§ TASK ITEM
Your task is to copy the lines of the data below from the line holding "[volunteer wildlife ID]" through the line holding "Q: Fraction of annotators marking 'standing'?", inclusive, exactly and with nothing added.
=== DATA EXCERPTS ===
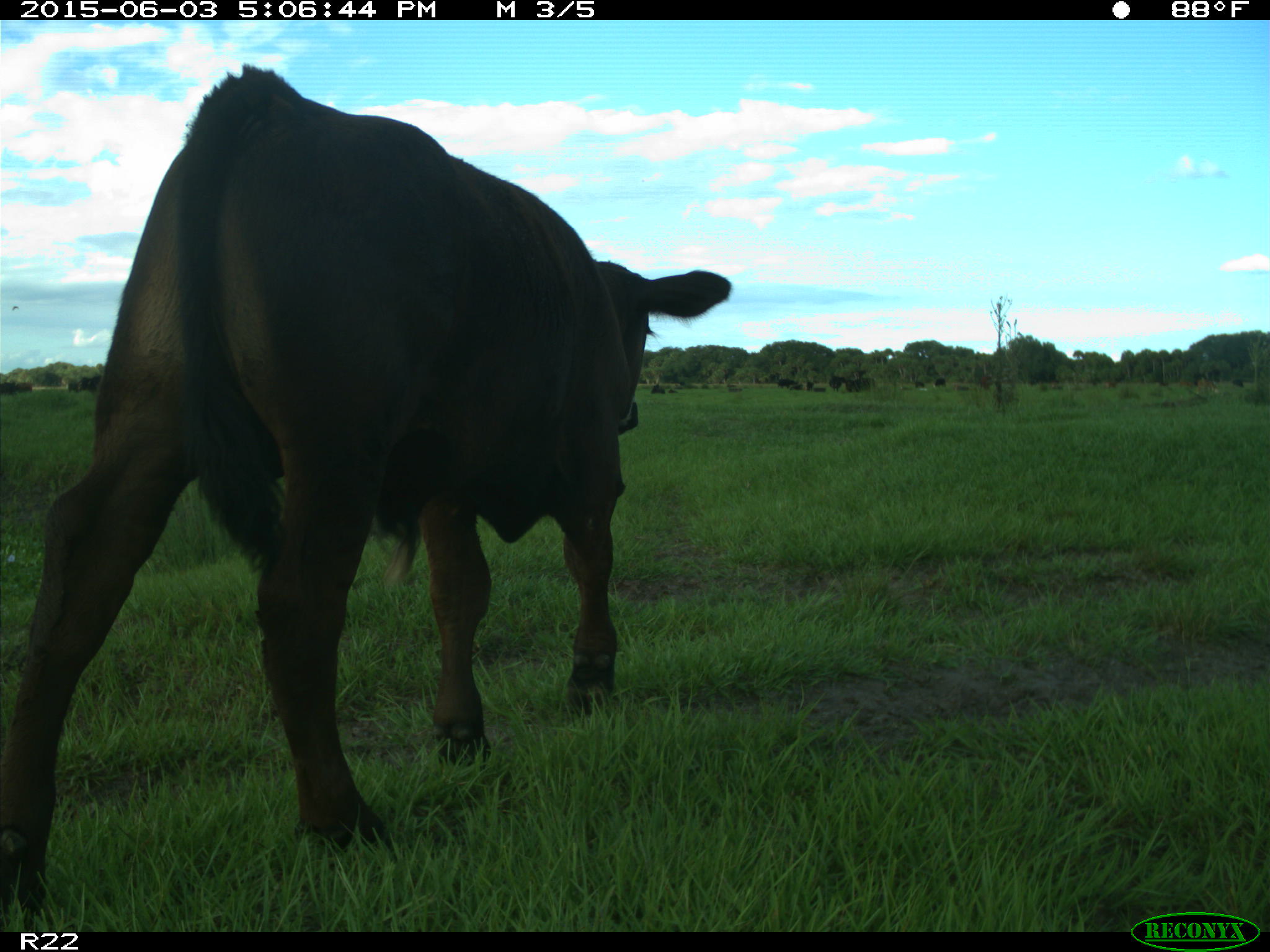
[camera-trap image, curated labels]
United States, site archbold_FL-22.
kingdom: Animalia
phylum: Chordata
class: Mammalia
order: Artiodactyla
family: Bovidae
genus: Bos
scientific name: Bos taurus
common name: domestic cow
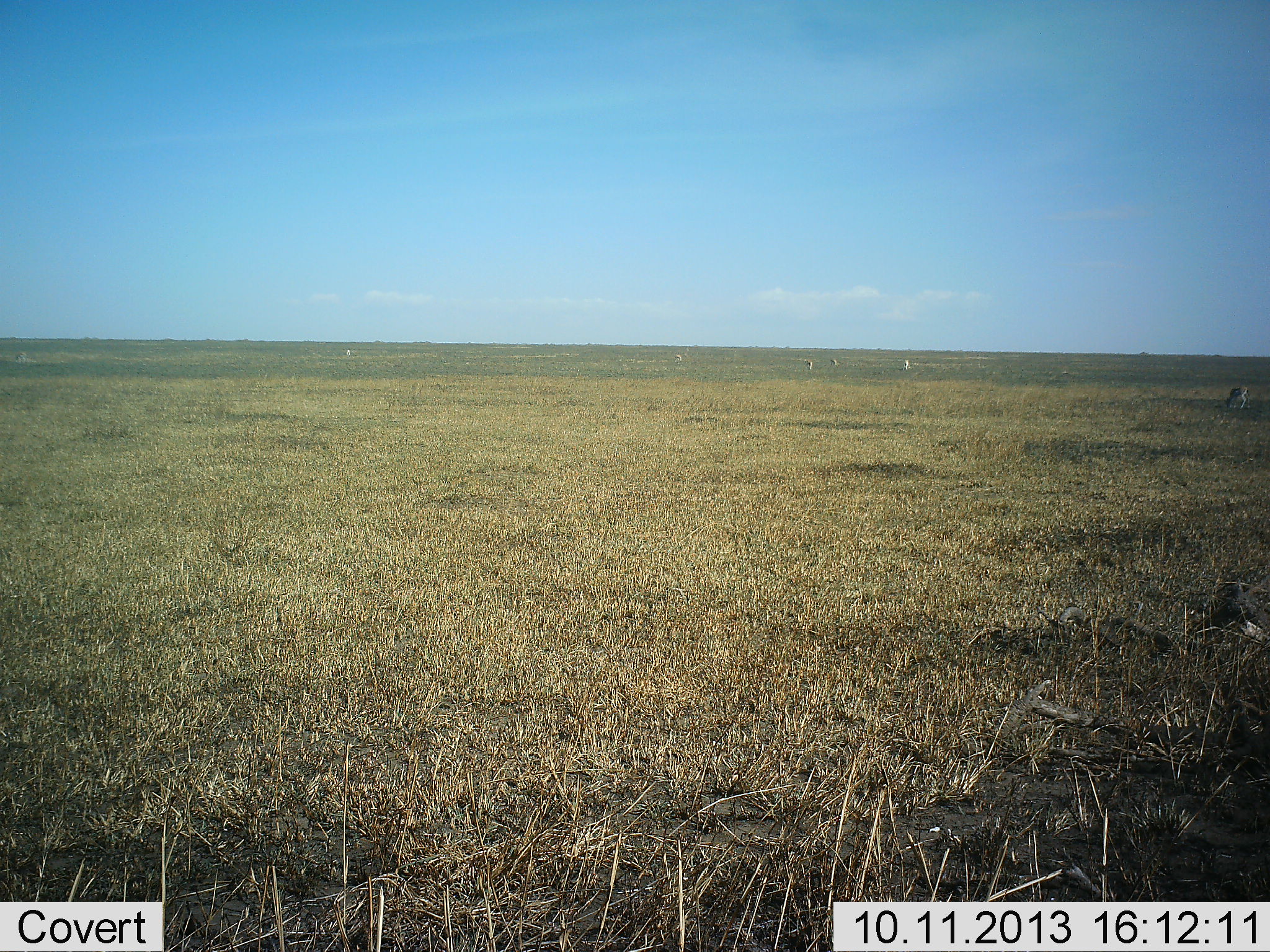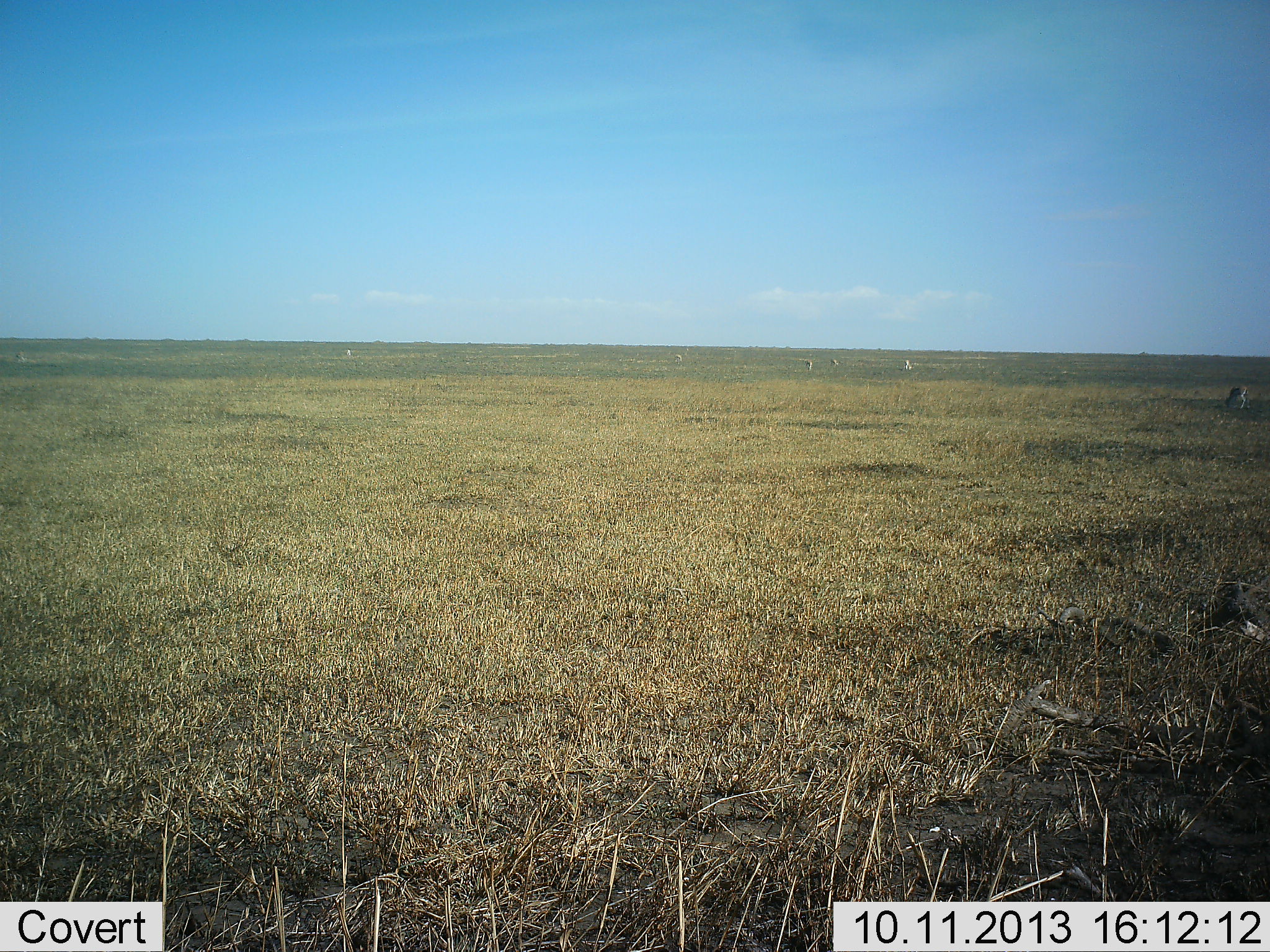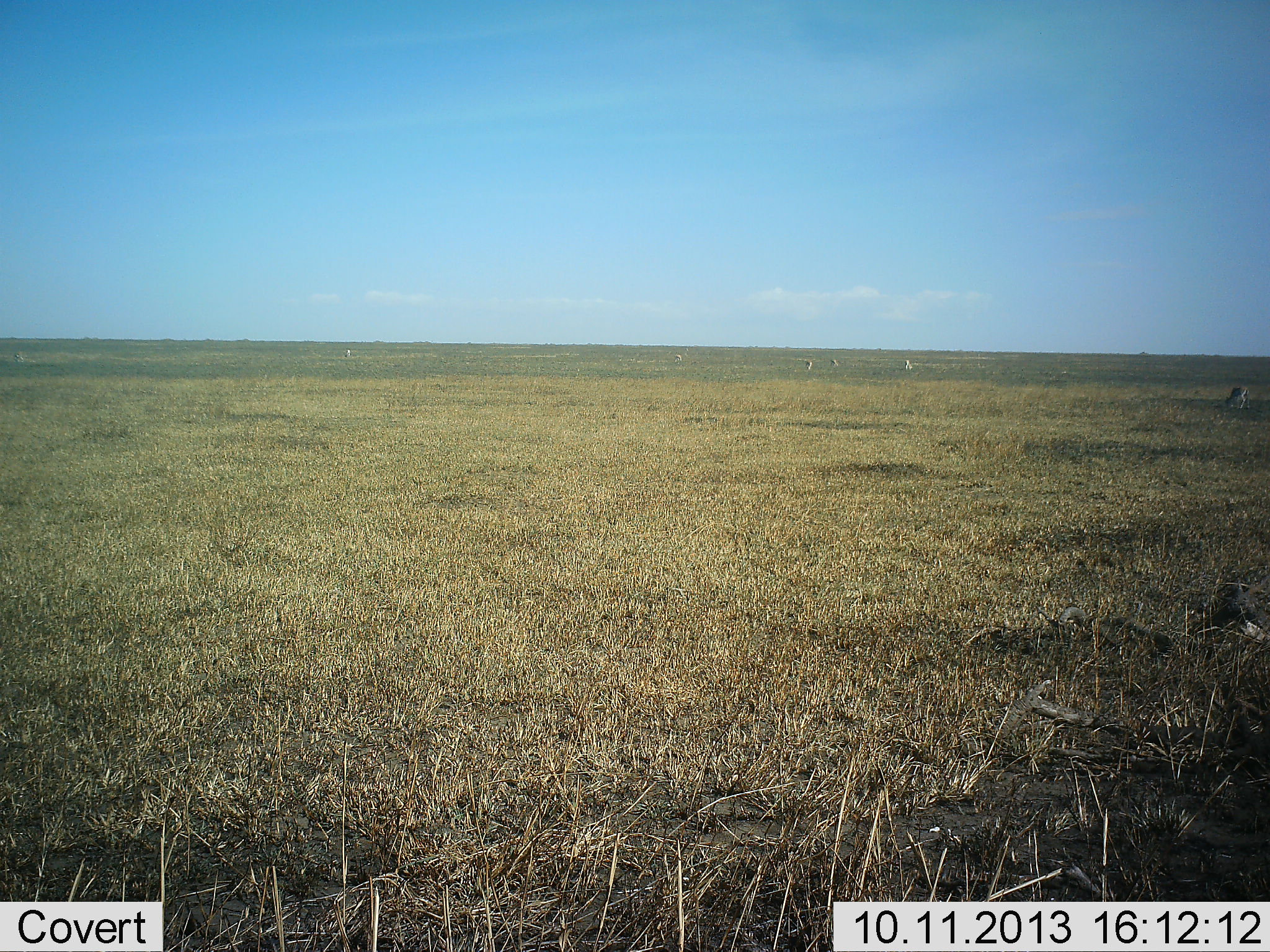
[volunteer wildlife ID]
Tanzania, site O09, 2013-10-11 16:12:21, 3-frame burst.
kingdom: Animalia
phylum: Chordata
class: Mammalia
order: Artiodactyla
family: Bovidae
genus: Eudorcas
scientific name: Eudorcas thomsonii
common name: thomson's gazelle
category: gazellethomsons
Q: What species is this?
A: Gazellethomsons (thomson's gazelle) (Eudorcas thomsonii).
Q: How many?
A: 6.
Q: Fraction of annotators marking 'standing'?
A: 50%.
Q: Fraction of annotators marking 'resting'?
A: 0%.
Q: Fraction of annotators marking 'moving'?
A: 0%.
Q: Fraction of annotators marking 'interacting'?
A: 0%.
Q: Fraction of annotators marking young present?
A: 0%.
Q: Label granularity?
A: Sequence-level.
===
§ RESULT OF THE EXERCISE
[volunteer wildlife ID]
Tanzania, site O09, 2013-10-11 16:12:21, 3-frame burst.
kingdom: Animalia
phylum: Chordata
class: Mammalia
order: Artiodactyla
family: Bovidae
genus: Eudorcas
scientific name: Eudorcas thomsonii
common name: thomson's gazelle
category: gazellethomsons
Q: What species is this?
A: Gazellethomsons (thomson's gazelle) (Eudorcas thomsonii).
Q: How many?
A: 6.
Q: Fraction of annotators marking 'standing'?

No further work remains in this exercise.